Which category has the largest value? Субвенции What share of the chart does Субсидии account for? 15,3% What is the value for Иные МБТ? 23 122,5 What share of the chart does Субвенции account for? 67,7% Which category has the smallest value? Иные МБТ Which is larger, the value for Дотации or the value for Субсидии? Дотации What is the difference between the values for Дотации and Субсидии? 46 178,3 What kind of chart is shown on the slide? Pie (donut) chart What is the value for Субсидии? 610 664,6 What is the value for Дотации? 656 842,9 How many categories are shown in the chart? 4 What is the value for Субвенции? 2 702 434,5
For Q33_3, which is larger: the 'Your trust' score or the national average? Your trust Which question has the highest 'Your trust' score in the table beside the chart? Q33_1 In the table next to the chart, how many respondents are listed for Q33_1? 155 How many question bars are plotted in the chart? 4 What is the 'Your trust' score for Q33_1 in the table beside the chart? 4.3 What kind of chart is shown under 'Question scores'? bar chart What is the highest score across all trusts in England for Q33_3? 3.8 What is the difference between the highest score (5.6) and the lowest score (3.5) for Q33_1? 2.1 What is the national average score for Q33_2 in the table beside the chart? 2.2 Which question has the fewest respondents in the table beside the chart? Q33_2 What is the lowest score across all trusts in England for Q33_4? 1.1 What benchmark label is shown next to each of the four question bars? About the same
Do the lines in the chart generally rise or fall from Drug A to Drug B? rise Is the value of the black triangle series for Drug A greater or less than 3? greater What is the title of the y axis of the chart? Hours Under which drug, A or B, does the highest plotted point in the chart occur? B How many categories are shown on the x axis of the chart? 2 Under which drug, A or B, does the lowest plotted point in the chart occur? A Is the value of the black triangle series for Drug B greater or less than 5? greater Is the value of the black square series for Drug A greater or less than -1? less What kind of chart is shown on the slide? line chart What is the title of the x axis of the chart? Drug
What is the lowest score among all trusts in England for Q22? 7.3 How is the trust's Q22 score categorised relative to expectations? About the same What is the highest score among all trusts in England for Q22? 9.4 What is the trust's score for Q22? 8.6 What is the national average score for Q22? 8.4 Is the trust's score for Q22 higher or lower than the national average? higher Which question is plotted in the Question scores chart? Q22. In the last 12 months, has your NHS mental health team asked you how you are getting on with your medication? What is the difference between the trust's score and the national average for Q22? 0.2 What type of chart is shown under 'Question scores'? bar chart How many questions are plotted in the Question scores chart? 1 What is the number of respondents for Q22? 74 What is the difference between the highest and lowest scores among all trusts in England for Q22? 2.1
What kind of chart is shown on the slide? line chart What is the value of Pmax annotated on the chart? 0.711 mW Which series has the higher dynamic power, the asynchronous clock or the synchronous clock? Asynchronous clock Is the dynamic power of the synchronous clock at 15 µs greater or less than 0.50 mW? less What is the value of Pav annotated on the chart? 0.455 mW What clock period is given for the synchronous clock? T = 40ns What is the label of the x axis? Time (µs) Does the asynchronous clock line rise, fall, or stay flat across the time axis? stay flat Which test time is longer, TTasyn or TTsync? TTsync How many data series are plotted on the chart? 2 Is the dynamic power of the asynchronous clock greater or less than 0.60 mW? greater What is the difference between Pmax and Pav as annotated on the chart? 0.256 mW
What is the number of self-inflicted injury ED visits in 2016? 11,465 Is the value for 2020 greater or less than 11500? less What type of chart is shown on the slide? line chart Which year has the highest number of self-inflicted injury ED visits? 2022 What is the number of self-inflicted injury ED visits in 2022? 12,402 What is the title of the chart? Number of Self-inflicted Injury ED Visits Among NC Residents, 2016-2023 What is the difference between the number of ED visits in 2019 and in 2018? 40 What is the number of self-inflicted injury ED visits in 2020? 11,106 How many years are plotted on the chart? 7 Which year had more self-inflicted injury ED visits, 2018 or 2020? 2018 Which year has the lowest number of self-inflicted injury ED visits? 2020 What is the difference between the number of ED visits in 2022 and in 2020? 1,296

• **Task**
Write out all the items above again, replacing each "trusts in England" with "NHS trusts in England" and leaving everything else unchanged.

• **Output**
Which category has the largest value? Субвенции What share of the chart does Субсидии account for? 15,3% What is the value for Иные МБТ? 23 122,5 What share of the chart does Субвенции account for? 67,7% Which category has the smallest value? Иные МБТ Which is larger, the value for Дотации or the value for Субсидии? Дотации What is the difference between the values for Дотации and Субсидии? 46 178,3 What kind of chart is shown on the slide? Pie (donut) chart What is the value for Субсидии? 610 664,6 What is the value for Дотации? 656 842,9 How many categories are shown in the chart? 4 What is the value for Субвенции? 2 702 434,5
For Q33_3, which is larger: the 'Your trust' score or the national average? Your trust Which question has the highest 'Your trust' score in the table beside the chart? Q33_1 In the table next to the chart, how many respondents are listed for Q33_1? 155 How many question bars are plotted in the chart? 4 What is the 'Your trust' score for Q33_1 in the table beside the chart? 4.3 What kind of chart is shown under 'Question scores'? bar chart What is the highest score across all NHS trusts in England for Q33_3? 3.8 What is the difference between the highest score (5.6) and the lowest score (3.5) for Q33_1? 2.1 What is the national average score for Q33_2 in the table beside the chart? 2.2 Which question has the fewest respondents in the table beside the chart? Q33_2 What is the lowest score across all NHS trusts in England for Q33_4? 1.1 What benchmark label is shown next to each of the four question bars? About the same
Do the lines in the chart generally rise or fall from Drug A to Drug B? rise Is the value of the black triangle series for Drug A greater or less than 3? greater What is the title of the y axis of the chart? Hours Under which drug, A or B, does the highest plotted point in the chart occur? B How many categories are shown on the x axis of the chart? 2 Under which drug, A or B, does the lowest plotted point in the chart occur? A Is the value of the black triangle series for Drug B greater or less than 5? greater Is the value of the black square series for Drug A greater or less than -1? less What kind of chart is shown on the slide? line chart What is the title of the x axis of the chart? Drug
What is the lowest score among all NHS trusts in England for Q22? 7.3 How is the trust's Q22 score categorised relative to expectations? About the same What is the highest score among all NHS trusts in England for Q22? 9.4 What is the trust's score for Q22? 8.6 What is the national average score for Q22? 8.4 Is the trust's score for Q22 higher or lower than the national average? higher Which question is plotted in the Question scores chart? Q22. In the last 12 months, has your NHS mental health team asked you how you are getting on with your medication? What is the difference between the trust's score and the national average for Q22? 0.2 What type of chart is shown under 'Question scores'? bar chart How many questions are plotted in the Question scores chart? 1 What is the number of respondents for Q22? 74 What is the difference between the highest and lowest scores among all NHS trusts in England for Q22? 2.1
What kind of chart is shown on the slide? line chart What is the value of Pmax annotated on the chart? 0.711 mW Which series has the higher dynamic power, the asynchronous clock or the synchronous clock? Asynchronous clock Is the dynamic power of the synchronous clock at 15 µs greater or less than 0.50 mW? less What is the value of Pav annotated on the chart? 0.455 mW What clock period is given for the synchronous clock? T = 40ns What is the label of the x axis? Time (µs) Does the asynchronous clock line rise, fall, or stay flat across the time axis? stay flat Which test time is longer, TTasyn or TTsync? TTsync How many data series are plotted on the chart? 2 Is the dynamic power of the asynchronous clock greater or less than 0.60 mW? greater What is the difference between Pmax and Pav as annotated on the chart? 0.256 mW
What is the number of self-inflicted injury ED visits in 2016? 11,465 Is the value for 2020 greater or less than 11500? less What type of chart is shown on the slide? line chart Which year has the highest number of self-inflicted injury ED visits? 2022 What is the number of self-inflicted injury ED visits in 2022? 12,402 What is the title of the chart? Number of Self-inflicted Injury ED Visits Among NC Residents, 2016-2023 What is the difference between the number of ED visits in 2019 and in 2018? 40 What is the number of self-inflicted injury ED visits in 2020? 11,106 How many years are plotted on the chart? 7 Which year had more self-inflicted injury ED visits, 2018 or 2020? 2018 Which year has the lowest number of self-inflicted injury ED visits? 2020 What is the difference between the number of ED visits in 2022 and in 2020? 1,296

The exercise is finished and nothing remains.